Louisville, KY based Baptist Health has contacted 880 patients that some of their protected health information may have been obtained by by hackers.
The PHI violation was found on October 3, 2017, when irregular activity was discovered on the email account of an employee. Baptist Health was able to determine that a third party sent a phishing email to the member of staff, who replied and disclosed login credentials allowing the email account to be compromised.
Those login details were then used by an unknown individual to gain access the email account. The email account contained the protected health information of 880 patients, although it is not clear if any of the emails were seen. The motive behind the cyberattack may not have been to gain access to sensitive data.
What is clear, is access was used to broadcast further phishing emails to other email accounts. Following the finding the breach, Baptist Health responded quickly to restrict the potential for harm and disabled the affected email accounts and carried out a password reset to stop further unauthorized access.
Due to the steps taken by the hacker once access to the account was obtained, Baptist Health does not believe any information included in the emails has been used improperly.
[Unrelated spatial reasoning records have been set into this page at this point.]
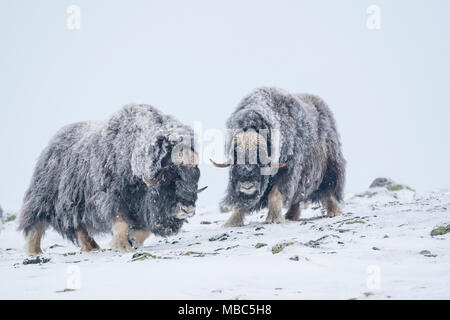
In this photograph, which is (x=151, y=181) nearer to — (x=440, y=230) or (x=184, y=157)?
(x=184, y=157)

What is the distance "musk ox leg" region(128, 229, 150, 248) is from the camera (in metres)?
6.81

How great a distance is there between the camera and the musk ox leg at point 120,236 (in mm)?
6500

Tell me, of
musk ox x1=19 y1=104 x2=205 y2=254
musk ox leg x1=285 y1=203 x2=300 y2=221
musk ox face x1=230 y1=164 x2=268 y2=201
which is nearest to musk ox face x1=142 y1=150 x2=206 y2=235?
musk ox x1=19 y1=104 x2=205 y2=254

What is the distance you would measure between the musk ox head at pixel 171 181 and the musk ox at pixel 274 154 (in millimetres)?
1141

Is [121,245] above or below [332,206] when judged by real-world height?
above

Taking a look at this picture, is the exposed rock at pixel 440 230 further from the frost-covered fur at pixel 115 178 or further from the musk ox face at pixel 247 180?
the musk ox face at pixel 247 180

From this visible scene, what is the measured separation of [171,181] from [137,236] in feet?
2.78

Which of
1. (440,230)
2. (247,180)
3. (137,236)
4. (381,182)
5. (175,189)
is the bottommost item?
(381,182)

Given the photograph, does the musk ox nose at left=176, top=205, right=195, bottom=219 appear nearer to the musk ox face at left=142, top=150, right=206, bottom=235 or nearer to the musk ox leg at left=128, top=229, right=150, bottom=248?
the musk ox face at left=142, top=150, right=206, bottom=235

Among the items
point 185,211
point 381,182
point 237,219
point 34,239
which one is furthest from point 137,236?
point 381,182

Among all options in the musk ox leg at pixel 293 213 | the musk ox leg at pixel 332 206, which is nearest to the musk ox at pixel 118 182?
the musk ox leg at pixel 293 213

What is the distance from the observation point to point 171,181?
6.42m

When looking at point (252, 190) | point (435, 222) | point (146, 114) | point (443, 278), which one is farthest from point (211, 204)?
point (443, 278)

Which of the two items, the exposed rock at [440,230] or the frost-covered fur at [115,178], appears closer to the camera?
the exposed rock at [440,230]
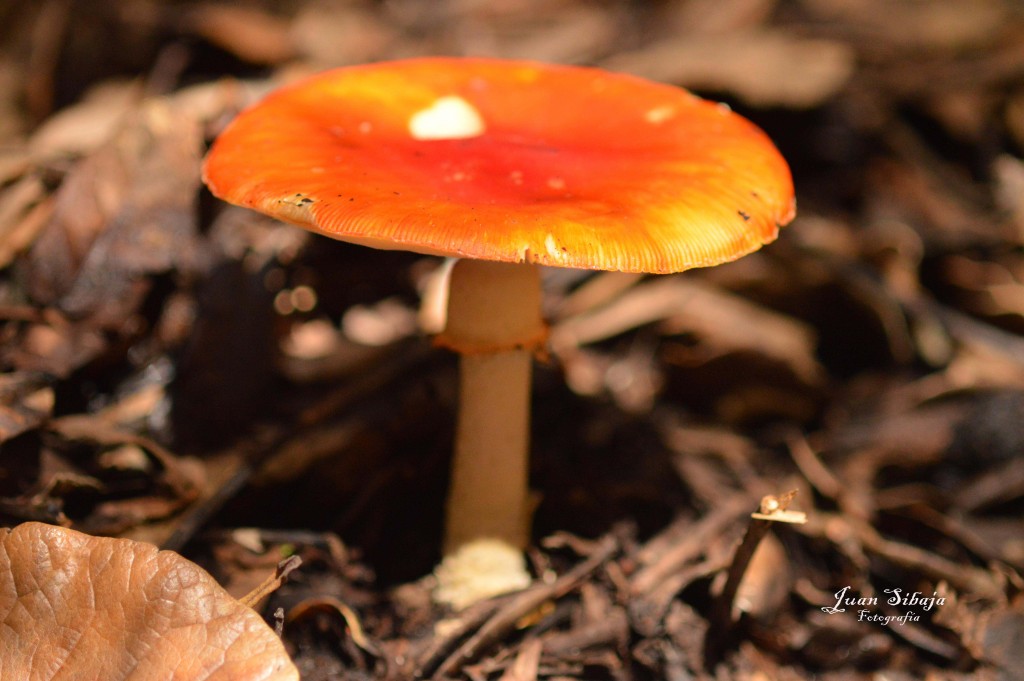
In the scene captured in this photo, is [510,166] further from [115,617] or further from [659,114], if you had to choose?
[115,617]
An audit of all emails in the account showed the types of information possibly compromised included names, medical record numbers, dates of birth, clinical history, and treatment information. A small number of Social Security numbers were also exposed.
Since PHI access and misuse cannot be ruled out with any certainty, all 880 patients affected by the breach have been alerted and patients whose Social Security numbers were exposed have been offered free credit monitoring and identity theft protection services for one year.
Employees have also received extra training in relation to phishing emails, and the login process for remote access has been enhanced to stop similar breaches from happening in the future.